> [WHAT THIS TASK INVOLVES] Number of lines below with "distinct": work it out and reply with that number only.

--- RECORDS FOR PROCESSING ---

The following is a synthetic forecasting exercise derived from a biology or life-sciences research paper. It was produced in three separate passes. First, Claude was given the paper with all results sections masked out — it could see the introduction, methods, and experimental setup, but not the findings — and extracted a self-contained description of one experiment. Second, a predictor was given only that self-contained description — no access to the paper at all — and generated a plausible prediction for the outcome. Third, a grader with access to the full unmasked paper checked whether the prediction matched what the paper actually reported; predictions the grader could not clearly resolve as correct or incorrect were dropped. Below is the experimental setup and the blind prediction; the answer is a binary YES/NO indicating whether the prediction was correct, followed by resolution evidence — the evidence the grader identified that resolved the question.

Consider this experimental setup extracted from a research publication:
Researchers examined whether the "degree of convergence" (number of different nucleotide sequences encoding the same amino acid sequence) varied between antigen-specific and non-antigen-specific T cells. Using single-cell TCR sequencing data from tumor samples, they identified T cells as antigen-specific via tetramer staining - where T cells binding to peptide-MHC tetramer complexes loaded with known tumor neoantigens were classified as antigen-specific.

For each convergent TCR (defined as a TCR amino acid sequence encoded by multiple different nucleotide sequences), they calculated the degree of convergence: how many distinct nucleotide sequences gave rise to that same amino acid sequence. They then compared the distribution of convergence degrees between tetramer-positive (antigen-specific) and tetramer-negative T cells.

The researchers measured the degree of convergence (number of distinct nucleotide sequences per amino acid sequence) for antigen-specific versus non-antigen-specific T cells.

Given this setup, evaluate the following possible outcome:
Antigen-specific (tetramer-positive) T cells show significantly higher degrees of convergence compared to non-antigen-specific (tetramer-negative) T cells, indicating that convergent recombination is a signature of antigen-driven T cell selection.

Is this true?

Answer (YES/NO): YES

---

> [WRITTEN RESPONSE] 2